As shown in fig. 12, the electronic device 600 may include a processing means (e.g., a central processing unit, a graphic processor, etc.) 601, which may perform various appropriate actions and processes according to a program stored in a Read Only Memory (ROM) 602 or a program loaded from a storage means 608 into a Random Access Memory (RAM) 603. In the RAM 603, various programs and data required for the operation of the electronic apparatus 600 are also stored. The processing device 601, the ROM 602, and the RAM 603 are connected to each other through a bus 604. An input/output (I/O) interface 605 is also connected to bus 604.

In general, devices may be connected to I/O interface 605 including input devices 606, including for example, touch screens, touch pads, keyboards, mice, cameras, microphones, accelerometers, gyroscopes, etc., output devices 607, including for example, liquid Crystal Displays (LCDs), speakers, vibrators, etc., storage devices 608, including for example, magnetic tape, hard disk, etc., and communication devices 609. The communication means 609 may allow the electronic device 600 to communicate with other devices wirelessly or by wire to exchange data. While fig. 12 shows an electronic device 600 having various means, it is to be understood that not all of the illustrated means are required to be implemented or provided. More or fewer devices may be implemented or provided instead.

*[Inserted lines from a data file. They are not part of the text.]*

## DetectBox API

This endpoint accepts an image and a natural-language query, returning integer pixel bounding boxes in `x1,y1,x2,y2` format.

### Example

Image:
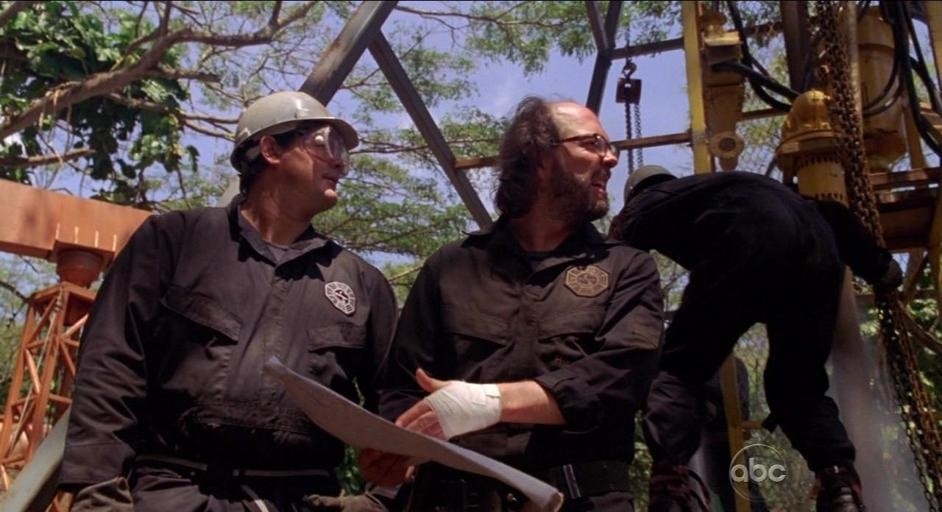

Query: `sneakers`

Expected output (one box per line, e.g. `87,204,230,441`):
817,479,862,512
649,492,703,512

In particular, according to embodiments of the present disclosure, the processes described above with reference to flowcharts may be implemented as computer software programs. For example, embodiments of the present disclosure include a computer program product comprising a computer program embodied on a non-transitory computer readable medium, the computer program comprising program code for performing the method shown in the flow chart. In such an embodiment, the computer program may be downloaded and installed from a network via communication means 609, or from storage means 608, or from ROM 602. The above-described functions defined in the methods of the embodiments of the present disclosure are performed when the computer program is executed by the processing device 601.

It should be noted that the computer readable medium described in the present disclosure may be a computer readable signal medium or a computer readable storage medium, or any combination of the two. The computer readable storage medium can be, for example, but not limited to, an electronic, magnetic, optical, electromagnetic, infrared, or semiconductor system, apparatus, or device, or a combination of any of the foregoing. More specific examples of a computer-readable storage medium may include, but are not limited to, an electrical connection having one or more wires, a portable computer diskette, a hard disk, a Random Access Memory (RAM), a read-only memory (ROM), an erasable programmable read-only memory (EPROM or flash memory), an optical fiber, a portable compact disc read-only memory (CD-ROM), an optical storage device, a magnetic storage device, or any suitable combination of the foregoing. In the context of this disclosure, a computer-readable storage medium may be any tangible medium that can contain, or store a program for use by or in connection with an instruction execution system, apparatus, or device. In the present disclosure, however, the computer-readable signal medium may include a data signal propagated in baseband or as part of a carrier wave, with the computer-readable program code embodied therein. Such a propagated data signal may take any of a variety of forms, including, but not limited to, electro-magnetic, optical, or any suitable combination of the foregoing. A computer readable signal medium may also be any computer readable medium that is not a computer readable storage medium and that can communicate, propagate, or transport a program for use by or in connection with an instruction execution system, apparatus, or device. Program code embodied on a computer readable medium may be transmitted using any appropriate medium, including but not limited to electrical wiring, fiber optic cable, RF (radio frequency), and the like, or any suitable combination of the foregoing.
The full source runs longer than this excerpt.